Lágrimas del alma (cap 2)

Dos días. Dos días habían bastado para que Matt, o ‘el chico nuevo’ se hiciera con una reputación nada envidiable. Expulsado de su colegio por razones desconocidas, un pésimo carácter capaz de doblegar hasta la más feroz de nuestras institutrices, y abandonado por sus padres a tan solo un año de la mayoría de edad, no era sorpresa que muchos se interesaran por el. Pero aprendo rápido y la vida me ha enseñado a cuidarme las espaldas. Por eso no le hablo. No he cruzado palabra con el, todo lo que se, lo he oído de las murmuraciones de los niños, o de los más grandes. En la cena se sienta solo, aislado y pasa el día encerrado en su cuarto, como la mayoría de nosotros. Incluso en las denominadas ‘clases’ pasa desapercibido… en cuanto alguien quiere cruzar palabra con el, el veneno que escupe es suficiente para disuadir al curioso.

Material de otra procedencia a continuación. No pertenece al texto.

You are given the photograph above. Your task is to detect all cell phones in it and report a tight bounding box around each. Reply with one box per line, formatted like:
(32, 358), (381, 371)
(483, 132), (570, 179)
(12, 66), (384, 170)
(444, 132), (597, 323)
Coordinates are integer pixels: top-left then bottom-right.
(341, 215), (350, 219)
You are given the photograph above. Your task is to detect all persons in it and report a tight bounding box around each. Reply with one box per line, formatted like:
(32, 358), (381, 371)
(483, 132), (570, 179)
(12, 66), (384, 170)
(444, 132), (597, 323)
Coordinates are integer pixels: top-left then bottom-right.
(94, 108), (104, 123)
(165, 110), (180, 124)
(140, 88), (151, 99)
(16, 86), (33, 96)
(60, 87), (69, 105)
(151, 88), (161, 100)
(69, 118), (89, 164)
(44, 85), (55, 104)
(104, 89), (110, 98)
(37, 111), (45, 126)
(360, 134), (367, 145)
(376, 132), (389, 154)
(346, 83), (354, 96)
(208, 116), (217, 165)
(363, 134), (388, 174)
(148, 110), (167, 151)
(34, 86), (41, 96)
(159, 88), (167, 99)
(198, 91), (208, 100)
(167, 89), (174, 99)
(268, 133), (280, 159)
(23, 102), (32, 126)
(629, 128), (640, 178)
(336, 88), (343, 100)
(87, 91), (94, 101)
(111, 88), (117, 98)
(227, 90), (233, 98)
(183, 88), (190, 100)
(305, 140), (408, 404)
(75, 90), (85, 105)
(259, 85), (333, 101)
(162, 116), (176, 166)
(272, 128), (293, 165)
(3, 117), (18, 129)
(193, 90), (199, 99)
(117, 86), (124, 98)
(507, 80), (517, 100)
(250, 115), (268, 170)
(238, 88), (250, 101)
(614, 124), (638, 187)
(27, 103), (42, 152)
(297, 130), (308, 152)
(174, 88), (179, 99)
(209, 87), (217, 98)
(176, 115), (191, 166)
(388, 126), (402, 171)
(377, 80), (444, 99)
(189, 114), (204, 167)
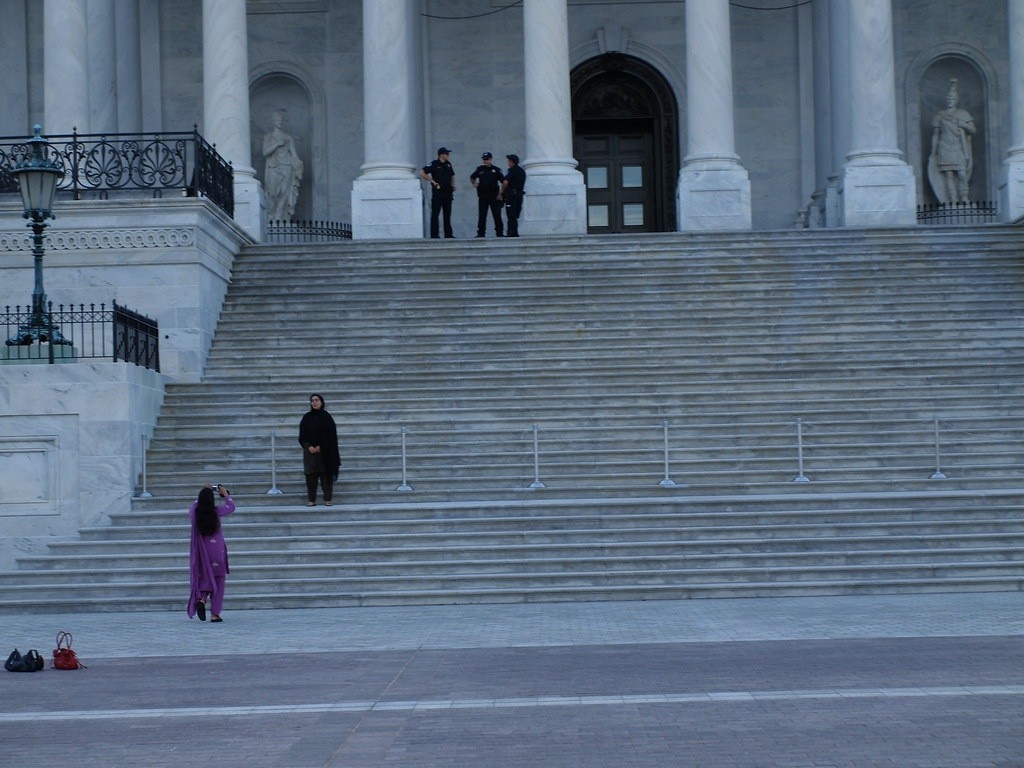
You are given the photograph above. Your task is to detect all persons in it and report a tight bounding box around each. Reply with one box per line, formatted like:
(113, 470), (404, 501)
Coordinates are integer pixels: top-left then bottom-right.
(261, 111), (303, 228)
(298, 394), (341, 507)
(187, 484), (236, 622)
(929, 89), (977, 205)
(420, 146), (456, 239)
(470, 151), (526, 238)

Claro que, a pesar de que una intente, la vida no me dará un respiro. Aunque sea por unos minutos.

Camino con lentitud hacia la sala de música, pensando en lo increíblemente aburrida y tediosa que se ha vuelto la clase. Siempre es lo mismo, cantar, tocar, oír, y escribir canciones que hablan sobre la alegría de la vida. ¿No deberíamos cantar algo más acorde al lugar donde estamos? ¿De qué sirve relatar la vida de un niño con padres si la mayoría de aquí no los tienen, y la otra parte han sido abandonados?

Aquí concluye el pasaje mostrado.